ExaGrid’s appliance models can be mixed and matched into a single scale-out system allowing a full backup of up to 2.7PB with a combined ingest rate of 488TB/hr, in a single system. The
appliances automatically join the scale-out system. Each appliance includes the appropriate amount of processor, memory, disk, and bandwidth for the data size. By adding compute with capacity, the backup window remains fixed in length as the data grows. Automatic load balancing across all repositories allows for full utilization of all appliances. Data is deduplicated into an offline repository, and additionally, data is globally deduplicated across all repositories. UCLA is currently getting data deduplication ratios as high as 17:1, which helps to maximize the amount of data the University can store on the system. The technology also helps to make transmission between sites more efficient.
“Our end goal is to eliminate tape campus-wide. The University of California system has a very highspeed Internet connection, and with the ExaGrid system, we send only changed data between systems, so transmission time is minimized,” he said. “I have quite a bit of bandwidth I can work with between here and Berkeley, but it’s not sensible to be sending the same data back and forth, and we don’t want to use all our bandwidth for replication.”

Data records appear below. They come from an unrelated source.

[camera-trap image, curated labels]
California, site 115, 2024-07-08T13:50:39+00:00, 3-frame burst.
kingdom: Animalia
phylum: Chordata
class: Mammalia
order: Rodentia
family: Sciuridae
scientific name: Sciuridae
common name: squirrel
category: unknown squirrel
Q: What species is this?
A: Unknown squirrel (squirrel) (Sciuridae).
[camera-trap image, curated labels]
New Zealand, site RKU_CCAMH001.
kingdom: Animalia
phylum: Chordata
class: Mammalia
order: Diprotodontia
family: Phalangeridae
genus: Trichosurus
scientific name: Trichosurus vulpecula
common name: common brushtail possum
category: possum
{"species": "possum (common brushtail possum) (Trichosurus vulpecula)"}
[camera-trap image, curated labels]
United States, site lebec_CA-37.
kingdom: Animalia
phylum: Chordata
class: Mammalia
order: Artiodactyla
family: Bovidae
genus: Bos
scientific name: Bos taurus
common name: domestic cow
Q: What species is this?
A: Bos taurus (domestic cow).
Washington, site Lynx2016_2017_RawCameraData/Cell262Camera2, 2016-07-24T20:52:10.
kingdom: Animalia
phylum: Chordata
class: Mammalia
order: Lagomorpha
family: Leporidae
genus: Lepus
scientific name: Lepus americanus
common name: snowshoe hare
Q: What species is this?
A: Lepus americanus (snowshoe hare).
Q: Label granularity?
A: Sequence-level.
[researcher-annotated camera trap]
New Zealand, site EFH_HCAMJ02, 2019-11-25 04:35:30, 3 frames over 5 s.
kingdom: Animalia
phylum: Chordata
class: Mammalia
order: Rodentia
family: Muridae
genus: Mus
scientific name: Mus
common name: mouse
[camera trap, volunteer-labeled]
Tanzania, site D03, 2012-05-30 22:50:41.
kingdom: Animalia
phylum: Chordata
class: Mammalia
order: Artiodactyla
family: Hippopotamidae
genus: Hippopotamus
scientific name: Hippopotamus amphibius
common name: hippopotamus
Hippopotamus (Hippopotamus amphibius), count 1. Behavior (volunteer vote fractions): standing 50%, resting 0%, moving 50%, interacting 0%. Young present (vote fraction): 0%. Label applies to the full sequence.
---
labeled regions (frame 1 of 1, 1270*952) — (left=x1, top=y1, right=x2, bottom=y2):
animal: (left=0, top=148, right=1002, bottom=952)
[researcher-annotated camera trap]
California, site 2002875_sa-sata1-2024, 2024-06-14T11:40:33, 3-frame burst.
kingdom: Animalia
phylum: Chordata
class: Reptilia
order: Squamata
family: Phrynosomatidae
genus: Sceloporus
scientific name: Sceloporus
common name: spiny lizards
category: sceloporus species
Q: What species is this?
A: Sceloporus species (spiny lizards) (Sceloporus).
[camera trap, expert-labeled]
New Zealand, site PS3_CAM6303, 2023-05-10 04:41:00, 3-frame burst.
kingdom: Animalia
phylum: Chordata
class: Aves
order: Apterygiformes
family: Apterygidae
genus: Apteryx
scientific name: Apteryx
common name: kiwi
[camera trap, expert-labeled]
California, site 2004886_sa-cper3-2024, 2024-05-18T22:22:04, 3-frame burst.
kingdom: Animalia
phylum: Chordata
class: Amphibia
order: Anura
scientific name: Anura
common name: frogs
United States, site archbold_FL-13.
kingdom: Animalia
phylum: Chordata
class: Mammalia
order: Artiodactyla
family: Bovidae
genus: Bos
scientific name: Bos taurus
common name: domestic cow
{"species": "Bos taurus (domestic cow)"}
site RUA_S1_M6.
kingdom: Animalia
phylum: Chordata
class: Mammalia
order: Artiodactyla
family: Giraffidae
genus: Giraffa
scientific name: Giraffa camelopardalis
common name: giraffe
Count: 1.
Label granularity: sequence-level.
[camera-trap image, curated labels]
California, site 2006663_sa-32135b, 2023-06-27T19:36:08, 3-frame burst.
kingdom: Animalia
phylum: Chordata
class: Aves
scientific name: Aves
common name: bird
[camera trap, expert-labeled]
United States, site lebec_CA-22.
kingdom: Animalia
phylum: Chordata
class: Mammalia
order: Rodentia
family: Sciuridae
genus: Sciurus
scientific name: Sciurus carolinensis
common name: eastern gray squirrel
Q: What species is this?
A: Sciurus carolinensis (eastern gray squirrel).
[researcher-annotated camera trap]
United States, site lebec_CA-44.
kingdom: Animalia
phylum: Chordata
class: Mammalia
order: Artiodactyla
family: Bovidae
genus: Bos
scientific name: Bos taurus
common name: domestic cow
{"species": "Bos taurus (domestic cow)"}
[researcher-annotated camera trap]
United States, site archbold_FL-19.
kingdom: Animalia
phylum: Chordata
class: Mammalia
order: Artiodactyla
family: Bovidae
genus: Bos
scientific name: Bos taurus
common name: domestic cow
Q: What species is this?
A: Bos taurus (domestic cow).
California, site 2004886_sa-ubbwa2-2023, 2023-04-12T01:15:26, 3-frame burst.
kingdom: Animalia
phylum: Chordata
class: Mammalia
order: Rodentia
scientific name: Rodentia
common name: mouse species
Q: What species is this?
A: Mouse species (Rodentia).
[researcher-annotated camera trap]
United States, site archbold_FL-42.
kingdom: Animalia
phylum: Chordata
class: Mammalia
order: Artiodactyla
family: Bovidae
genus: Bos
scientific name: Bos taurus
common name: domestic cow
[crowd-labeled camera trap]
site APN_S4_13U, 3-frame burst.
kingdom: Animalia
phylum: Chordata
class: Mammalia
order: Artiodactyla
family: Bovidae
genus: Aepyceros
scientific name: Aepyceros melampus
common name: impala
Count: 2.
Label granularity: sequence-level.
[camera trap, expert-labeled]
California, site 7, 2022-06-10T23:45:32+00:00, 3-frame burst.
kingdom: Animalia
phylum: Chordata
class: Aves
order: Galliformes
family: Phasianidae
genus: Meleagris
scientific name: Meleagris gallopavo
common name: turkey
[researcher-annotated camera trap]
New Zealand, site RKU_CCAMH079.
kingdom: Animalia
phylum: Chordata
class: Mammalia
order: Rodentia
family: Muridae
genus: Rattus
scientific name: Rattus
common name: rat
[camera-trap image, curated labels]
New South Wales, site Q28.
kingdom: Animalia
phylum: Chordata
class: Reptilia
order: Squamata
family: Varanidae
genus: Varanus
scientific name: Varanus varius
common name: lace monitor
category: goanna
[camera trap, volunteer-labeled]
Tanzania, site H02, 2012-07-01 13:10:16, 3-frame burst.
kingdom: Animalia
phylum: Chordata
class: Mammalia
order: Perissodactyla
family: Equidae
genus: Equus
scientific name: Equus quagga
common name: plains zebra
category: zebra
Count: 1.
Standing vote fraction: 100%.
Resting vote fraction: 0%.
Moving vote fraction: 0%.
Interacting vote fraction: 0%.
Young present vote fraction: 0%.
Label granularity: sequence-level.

ExaGrid writes backups directly to a disk-cache Landing Zone, avoiding inline processing and ensuring the highest possible backup performance, which results in the shortest backup window. Adaptive Deduplication performs deduplication and replication in parallel with backups for a strong recovery point (RPO). As data is being deduplicated to the repository, it can also be replicated to a second ExaGrid site or the public cloud for disaster recovery (DR).